ROIs are shown in 3D space as function of the components identified with PCA. Three clusters are visible and characterized by higher scores along a specific component: Component 1, frontal ROIs; Component 2, dorsal parietal ROIs; Component 3, left IPL ROIs. All loadings >0.40 are tabulated next to the plot, as well as correlations between components.

Modulation of BOLD response as a function of Homology and Delay in IIBT

We then investigated whether hemodynamic response in the IIBT-related ROIs varied as a function of Homology and of the time occurring between the two stimulations (i.e., delay) in each ROI. More precisely, we assessed whether the BOLD response, as captured by β estimates for z-transformed voxel time course, decreased as a function of Homology as this would indicate that only higher-level (as opposed to primary sensory) information about finger gnosis passed through that ROI during IIBT. This pattern was expected to appear exclusively in the No Delay condition, where participants could perform the IIBT for Total Homology trials without accessing a higher-level representation of body structure (i.e., without relying on finger gnosis). Information that is necessary to detect tactile stimulation on homologous fingers, indeed, is available to primary somatosensory cortex when bilateral stimulation occurs synchronously (Iwamura et al., 2001).
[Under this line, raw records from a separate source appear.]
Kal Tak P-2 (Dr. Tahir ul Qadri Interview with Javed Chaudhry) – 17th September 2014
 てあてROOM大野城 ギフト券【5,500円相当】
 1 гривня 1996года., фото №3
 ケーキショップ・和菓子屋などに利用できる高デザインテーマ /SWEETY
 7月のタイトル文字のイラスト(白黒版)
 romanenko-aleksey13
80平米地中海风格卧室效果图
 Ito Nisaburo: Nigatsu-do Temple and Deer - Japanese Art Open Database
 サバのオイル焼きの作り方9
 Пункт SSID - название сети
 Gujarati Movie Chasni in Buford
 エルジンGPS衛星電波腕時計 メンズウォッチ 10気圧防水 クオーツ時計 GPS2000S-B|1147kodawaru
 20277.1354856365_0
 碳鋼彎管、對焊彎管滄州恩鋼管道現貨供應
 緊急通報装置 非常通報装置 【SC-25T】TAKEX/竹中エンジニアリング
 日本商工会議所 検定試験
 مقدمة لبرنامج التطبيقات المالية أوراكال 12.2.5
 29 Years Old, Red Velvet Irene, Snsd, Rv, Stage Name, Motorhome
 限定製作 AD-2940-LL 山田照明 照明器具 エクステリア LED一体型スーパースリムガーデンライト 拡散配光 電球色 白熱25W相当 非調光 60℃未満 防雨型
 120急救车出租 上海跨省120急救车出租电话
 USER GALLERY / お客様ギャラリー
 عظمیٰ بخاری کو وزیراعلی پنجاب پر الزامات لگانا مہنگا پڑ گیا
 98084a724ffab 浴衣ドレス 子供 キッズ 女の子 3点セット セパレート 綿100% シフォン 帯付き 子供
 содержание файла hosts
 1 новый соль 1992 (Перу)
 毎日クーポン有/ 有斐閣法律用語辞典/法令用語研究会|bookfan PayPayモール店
Moreover, the presence of a parametric variation (i.e., discriminating between Partial and No Homology conditions) with Homology in the No Delay condition would indicate the most sensitive regions and core substrates of a BSR for the fingers. In other terms, when lower-level processing is sufficient to perform the task (i.e., No Delay, Total Homology), finger gnosis sites will be only slightly engaged; when lower-level processing can only partially contribute to the task (i.e., No Delay, Partial Homology), finger gnosis sites will play a more crucial role; when lower-level processing does not hold any key information (i.e., No Delay, No Homology), higher-level finger gnosis substrates will have to be relied upon. No low-level alternative is present in the Delay condition, because primary somatosensory codes will have decayed long before the chosen intermanual stimulation delay (Iwamura et al., 2001; Wühle et al., 2011), therefore no modulation with Homology is expected in the Delay condition. In the Delay condition, core substrates of finger gnosis should be characterized by an overall stronger signal compared with other ROIs.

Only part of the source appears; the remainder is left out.